Göktürk kitabelerinde ortaya konulan veriler ışığı altında tespit edilen bu dört temel ilkenin, ilk üçü (kut-töre/adalet, bilgelik ve liyakat, kurultay-danışma) Türkleri yönetme mevkii ve konumunda olan kağan ve diğer yönetici kadroların taşıması gereken, adeta olmazsa olmaz niteliğindeki yönetici nitelikleri ve şartlarıdır. Buna karşılık, dördüncü ilke ise (yani direnme ahlakı ve başkaldırma hakkı) yönetilen halk tabakası olarak bütün Türk Milletinin taşıması gereken niteliklerdir.
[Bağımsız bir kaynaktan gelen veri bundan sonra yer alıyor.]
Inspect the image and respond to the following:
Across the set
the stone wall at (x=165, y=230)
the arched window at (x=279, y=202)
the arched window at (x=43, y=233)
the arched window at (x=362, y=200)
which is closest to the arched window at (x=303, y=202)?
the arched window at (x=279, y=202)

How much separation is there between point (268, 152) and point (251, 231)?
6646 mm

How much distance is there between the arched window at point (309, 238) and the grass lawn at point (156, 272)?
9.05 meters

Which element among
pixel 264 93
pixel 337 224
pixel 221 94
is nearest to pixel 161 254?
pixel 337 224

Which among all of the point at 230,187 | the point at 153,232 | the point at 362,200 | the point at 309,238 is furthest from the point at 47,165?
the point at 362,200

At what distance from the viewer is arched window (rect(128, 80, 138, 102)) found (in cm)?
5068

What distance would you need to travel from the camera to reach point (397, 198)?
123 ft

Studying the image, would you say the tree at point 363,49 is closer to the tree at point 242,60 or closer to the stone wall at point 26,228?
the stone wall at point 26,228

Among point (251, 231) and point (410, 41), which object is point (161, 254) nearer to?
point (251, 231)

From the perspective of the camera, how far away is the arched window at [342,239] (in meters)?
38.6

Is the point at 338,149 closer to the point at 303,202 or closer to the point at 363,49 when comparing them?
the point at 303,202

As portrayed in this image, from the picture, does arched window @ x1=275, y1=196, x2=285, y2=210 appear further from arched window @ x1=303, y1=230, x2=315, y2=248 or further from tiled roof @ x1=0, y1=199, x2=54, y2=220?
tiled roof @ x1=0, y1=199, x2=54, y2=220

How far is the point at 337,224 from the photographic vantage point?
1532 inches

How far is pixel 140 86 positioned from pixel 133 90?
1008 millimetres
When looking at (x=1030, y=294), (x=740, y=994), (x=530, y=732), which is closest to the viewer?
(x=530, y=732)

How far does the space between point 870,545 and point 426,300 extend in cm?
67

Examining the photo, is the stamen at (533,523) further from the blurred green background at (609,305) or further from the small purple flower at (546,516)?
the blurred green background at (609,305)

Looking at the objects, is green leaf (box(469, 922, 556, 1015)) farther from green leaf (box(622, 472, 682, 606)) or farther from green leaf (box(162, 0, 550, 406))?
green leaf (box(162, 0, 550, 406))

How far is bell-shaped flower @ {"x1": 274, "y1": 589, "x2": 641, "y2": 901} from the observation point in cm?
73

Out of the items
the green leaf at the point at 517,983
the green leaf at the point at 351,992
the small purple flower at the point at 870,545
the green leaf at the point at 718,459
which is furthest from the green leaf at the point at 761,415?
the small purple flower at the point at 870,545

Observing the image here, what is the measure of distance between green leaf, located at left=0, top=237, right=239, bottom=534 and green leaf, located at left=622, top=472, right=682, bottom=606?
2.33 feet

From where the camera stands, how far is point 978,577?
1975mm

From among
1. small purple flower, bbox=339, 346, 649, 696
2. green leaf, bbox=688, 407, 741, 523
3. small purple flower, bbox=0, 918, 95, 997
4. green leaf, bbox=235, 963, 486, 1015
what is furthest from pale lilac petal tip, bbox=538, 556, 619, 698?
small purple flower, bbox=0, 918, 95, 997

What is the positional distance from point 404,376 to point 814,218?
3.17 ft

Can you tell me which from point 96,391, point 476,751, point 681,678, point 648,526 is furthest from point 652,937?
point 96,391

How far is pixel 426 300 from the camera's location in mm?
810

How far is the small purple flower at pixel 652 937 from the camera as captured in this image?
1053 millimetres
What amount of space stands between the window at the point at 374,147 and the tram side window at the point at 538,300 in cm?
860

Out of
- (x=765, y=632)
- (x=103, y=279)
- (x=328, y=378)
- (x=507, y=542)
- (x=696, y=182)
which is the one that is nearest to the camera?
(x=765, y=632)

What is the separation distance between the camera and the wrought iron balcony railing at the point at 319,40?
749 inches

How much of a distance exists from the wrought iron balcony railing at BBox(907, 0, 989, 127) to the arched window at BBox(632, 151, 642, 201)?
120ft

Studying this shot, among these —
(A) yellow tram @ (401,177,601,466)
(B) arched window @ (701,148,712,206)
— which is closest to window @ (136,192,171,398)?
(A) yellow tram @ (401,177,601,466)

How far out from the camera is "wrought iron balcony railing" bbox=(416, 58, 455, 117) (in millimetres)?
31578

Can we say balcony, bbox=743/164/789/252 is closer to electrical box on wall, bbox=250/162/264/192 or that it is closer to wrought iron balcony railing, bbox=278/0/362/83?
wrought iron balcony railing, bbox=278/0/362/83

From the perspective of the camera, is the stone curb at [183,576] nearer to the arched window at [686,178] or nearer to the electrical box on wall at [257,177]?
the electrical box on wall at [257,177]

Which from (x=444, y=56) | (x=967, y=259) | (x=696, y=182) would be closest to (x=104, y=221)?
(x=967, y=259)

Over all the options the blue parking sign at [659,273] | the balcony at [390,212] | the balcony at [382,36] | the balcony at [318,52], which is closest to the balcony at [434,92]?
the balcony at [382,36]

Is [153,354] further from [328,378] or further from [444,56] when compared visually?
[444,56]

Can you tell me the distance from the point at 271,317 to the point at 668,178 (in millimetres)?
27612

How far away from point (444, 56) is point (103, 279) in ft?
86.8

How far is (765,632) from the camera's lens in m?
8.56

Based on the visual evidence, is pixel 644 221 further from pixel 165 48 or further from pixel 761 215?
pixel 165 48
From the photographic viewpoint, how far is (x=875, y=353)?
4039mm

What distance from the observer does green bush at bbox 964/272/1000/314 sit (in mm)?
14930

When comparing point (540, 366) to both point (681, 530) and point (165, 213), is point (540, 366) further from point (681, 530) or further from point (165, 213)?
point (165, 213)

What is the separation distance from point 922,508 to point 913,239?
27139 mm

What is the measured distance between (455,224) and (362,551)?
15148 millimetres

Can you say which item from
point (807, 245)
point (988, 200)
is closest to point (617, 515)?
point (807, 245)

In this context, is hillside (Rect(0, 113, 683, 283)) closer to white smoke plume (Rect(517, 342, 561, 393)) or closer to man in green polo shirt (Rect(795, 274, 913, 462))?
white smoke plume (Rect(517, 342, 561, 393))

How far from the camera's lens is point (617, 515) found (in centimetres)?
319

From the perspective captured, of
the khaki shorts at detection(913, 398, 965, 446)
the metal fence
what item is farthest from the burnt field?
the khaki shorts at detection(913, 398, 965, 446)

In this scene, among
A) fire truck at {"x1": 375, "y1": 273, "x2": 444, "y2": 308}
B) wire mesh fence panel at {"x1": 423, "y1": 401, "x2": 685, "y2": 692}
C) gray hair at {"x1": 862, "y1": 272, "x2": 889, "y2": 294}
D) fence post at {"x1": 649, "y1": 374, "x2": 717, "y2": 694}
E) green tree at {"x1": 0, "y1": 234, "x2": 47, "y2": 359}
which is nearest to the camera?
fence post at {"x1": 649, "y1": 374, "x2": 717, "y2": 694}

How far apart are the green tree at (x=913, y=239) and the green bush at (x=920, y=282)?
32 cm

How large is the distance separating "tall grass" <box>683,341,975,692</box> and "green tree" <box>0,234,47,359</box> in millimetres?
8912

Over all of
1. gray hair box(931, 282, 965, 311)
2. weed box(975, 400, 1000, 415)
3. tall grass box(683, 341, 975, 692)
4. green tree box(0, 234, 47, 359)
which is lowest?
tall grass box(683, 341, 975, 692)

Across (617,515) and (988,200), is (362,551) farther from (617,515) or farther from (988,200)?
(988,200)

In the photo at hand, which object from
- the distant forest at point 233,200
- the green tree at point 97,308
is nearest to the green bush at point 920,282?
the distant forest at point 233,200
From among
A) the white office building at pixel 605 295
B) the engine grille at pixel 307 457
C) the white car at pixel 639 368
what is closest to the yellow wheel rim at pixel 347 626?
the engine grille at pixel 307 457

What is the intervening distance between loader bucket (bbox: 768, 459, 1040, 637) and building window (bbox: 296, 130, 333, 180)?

Aslına bakılacak olursa, hakan-yönetici kadroların, yönetme güç ve kapasitesini ortaya koyan niteliklere ve şartlara ne denli sahip olup olmadığının en açık denetleyicisi, bizzat toplumun nasıl yönetilmesi gerektiğine dair bilincidir. Halkın, yüksek bir devlet düşüncesi ve yönetilmeye dair çok güçlü bir referansın varlığı, onda yine çok yüksek bir bilinçlenme ve örgütlenme kapasitesi yaratmaktadır. Halk, aşağıdan yukarıya doğru, yüksek bir yönetim bilincinin yarattığı duyarlılık ile yöneticilerinin ne kadar “töreli”, ne kadar “bilge” ve “akıllı” ve ne kadar “danışmacı” olduğunu bilir, bütün bunları bildiğini ve bu kapsamda kendilerini takip ettiğini hissettirir ise o zaman Türklere yöneticilik yapan yöneticiler, kendilerini “töreli”, “bilge” ve “danışmacı” olma konusunda dikkatli olma ihtiyacını duyarlar. Bu bağlamda, halkın “direnme ahlakı” veya “başkaldırma hakkı”, Türk yönetim düşüncesinin temel denge ve denetim mekanizmasıdır. Halkın nasıl yönetildiklerine dair ve yöneticilerin ne gibi niteliklere sahip olup olmadıkları hakkında, yeterince görüş ve düşünceleri bulunmadığı vakit, toplumsal kayıtsızlık ve ilgisizlik yaygınlaşarak, yönetime karşı yabancılaşma psikolojisi yaşamaları kaçınılmaz bir sonuç olur. Bütün toplumlarda ve çağlarda, yönetici cehaletinin, aymazlığının, beceriksizliğinin ve hatta yabancı güçlerle işbirlikçiliğinin, elbette birçok sebebi olmakla birlikte, bu konuda en önemli sebep o ülkedeki halkın yönetim bilincindeki düşüklük ve yönetime yabancılaşmasıdır. Bu bağlamda, Türk yönetim düşüncesinin muharrik gücü ve temel değeri aslında halkın direnme ahlakı olmalıdır ki böyle bir halka yöneticilik yapan her düzeydeki yönetici, “töreli”, “bilge” ve “danışıklı” bir kişi olma zorunluluğunu hissetsin.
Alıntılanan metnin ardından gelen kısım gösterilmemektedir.